Is Caffeinated Coffee Safe?
One cup of brewed coffee averages 95 to 200 mg. of caffeine per cup, and most adults consume 200 to 300 mg. per day. Depending on the strength of the coffee, this equates to about one to three cups per day. Based on 740 studies on caffeine, the safe limits of caffeine are as follows.
- Adults – 400 mg.
- Pregnant Women – 300 mg.
- Children & Teens – 2.5 mg.
What is the Best Coffee to Buy?
All coffees aren’t created equal. With the world’s second most popular commodity, you’re bound to be confused as you look at dozens of coffee products staring back at you from the shelves of your local supermarket. Following are a few helpful tips on selecting your coffee.
Purity – Be sure the label states 100% Arabica and not 100% Pure Coffee. If it’s not 100% Arabica, then it’s possible that the coffee product is lower quality and may taste significantly bitterer. Some brands use Robusta beans which have a stronger, harsher taste with a grain-like overtone and an aftertaste that is peanutty.

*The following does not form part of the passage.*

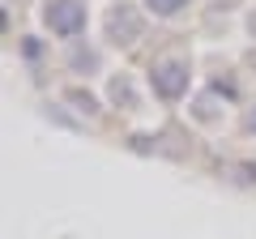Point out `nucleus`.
<instances>
[{"instance_id":"1","label":"nucleus","mask_w":256,"mask_h":239,"mask_svg":"<svg viewBox=\"0 0 256 239\" xmlns=\"http://www.w3.org/2000/svg\"><path fill=\"white\" fill-rule=\"evenodd\" d=\"M188 82H192L188 60L162 56V60H154V64H150V86H154V94H158V98H166V102L184 98V94H188Z\"/></svg>"},{"instance_id":"2","label":"nucleus","mask_w":256,"mask_h":239,"mask_svg":"<svg viewBox=\"0 0 256 239\" xmlns=\"http://www.w3.org/2000/svg\"><path fill=\"white\" fill-rule=\"evenodd\" d=\"M43 22L56 38H77L90 13H86V0H43Z\"/></svg>"},{"instance_id":"3","label":"nucleus","mask_w":256,"mask_h":239,"mask_svg":"<svg viewBox=\"0 0 256 239\" xmlns=\"http://www.w3.org/2000/svg\"><path fill=\"white\" fill-rule=\"evenodd\" d=\"M107 38L116 47H132V43L146 38V18H141L137 4L120 0V4H111V9H107Z\"/></svg>"},{"instance_id":"4","label":"nucleus","mask_w":256,"mask_h":239,"mask_svg":"<svg viewBox=\"0 0 256 239\" xmlns=\"http://www.w3.org/2000/svg\"><path fill=\"white\" fill-rule=\"evenodd\" d=\"M107 94H111V102H120V107H124V111H132V107H137V86H132V77H128V73L111 77Z\"/></svg>"},{"instance_id":"5","label":"nucleus","mask_w":256,"mask_h":239,"mask_svg":"<svg viewBox=\"0 0 256 239\" xmlns=\"http://www.w3.org/2000/svg\"><path fill=\"white\" fill-rule=\"evenodd\" d=\"M68 64H73L77 73H94V68H98V52H94V47H73Z\"/></svg>"},{"instance_id":"6","label":"nucleus","mask_w":256,"mask_h":239,"mask_svg":"<svg viewBox=\"0 0 256 239\" xmlns=\"http://www.w3.org/2000/svg\"><path fill=\"white\" fill-rule=\"evenodd\" d=\"M154 18H175V13H184L188 9V0H141Z\"/></svg>"},{"instance_id":"7","label":"nucleus","mask_w":256,"mask_h":239,"mask_svg":"<svg viewBox=\"0 0 256 239\" xmlns=\"http://www.w3.org/2000/svg\"><path fill=\"white\" fill-rule=\"evenodd\" d=\"M68 102H77V111H86V116H98V98H94V94L68 90Z\"/></svg>"},{"instance_id":"8","label":"nucleus","mask_w":256,"mask_h":239,"mask_svg":"<svg viewBox=\"0 0 256 239\" xmlns=\"http://www.w3.org/2000/svg\"><path fill=\"white\" fill-rule=\"evenodd\" d=\"M192 116H196V120H214V116H218V107H214V98H210V94H201V98H196Z\"/></svg>"},{"instance_id":"9","label":"nucleus","mask_w":256,"mask_h":239,"mask_svg":"<svg viewBox=\"0 0 256 239\" xmlns=\"http://www.w3.org/2000/svg\"><path fill=\"white\" fill-rule=\"evenodd\" d=\"M248 128H252V132H256V107H252V111H248Z\"/></svg>"},{"instance_id":"10","label":"nucleus","mask_w":256,"mask_h":239,"mask_svg":"<svg viewBox=\"0 0 256 239\" xmlns=\"http://www.w3.org/2000/svg\"><path fill=\"white\" fill-rule=\"evenodd\" d=\"M248 64H252V68H256V52H252V56H248Z\"/></svg>"}]
</instances>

Freshness – Select a coffee product that indicates freshness by “Best by” date and not “Roasted on” date.
Specificity – Choose a coffee brand that is specific on roast levels such as light, medium, and dark. Also, stay away from brands that have too many flavors or blends. Manufacturers use these techniques to lower their costs, and the coffee beans are usually lower grade.
Packaging Type – Elect an unlined kraft paper bag container that will preserve your coffee. Lined bags will cause coffee beans to swell and alter the taste of your coffee. Glass jars, as well as metal and plastic cans, will dehydrate your coffee. Clear bags allow the light to come through causing faster oxidation.
Packing Size – Purchase smaller amounts of coffee. If it sits on a shelf for more than two or three weeks, it’s going to go bad and lose the taste and benefits you desire.
Buzzwords – Be careful with flowery words like natural, pure, and eco-friendly. Though they sound great, they don’t carry much weight. Instead, look for information that actually means something like the coffee’s varietal types, growing altitude, or processing methods. Also, look for USDA or Fair Trade certification labels.
Add Coffee to Reduce Your Risk of Chronic Disease
If you’d like to prevent the risks of chronic kidney disease or other deep-rooted illnesses, just add a high quality coffee to your daily regimen. Studies have shown that it also reduces the risk of mortality for conditions such as type 2 diabetes, cardiovascular disease, cancers, neurological diseases, as well as chronic kidney disease.
Assuming that you’re sensitive to caffeine, you may want to try a decaffeinated variety. If you just don’t like the taste of coffee, green tea is an option as it also provides numerous health benefits.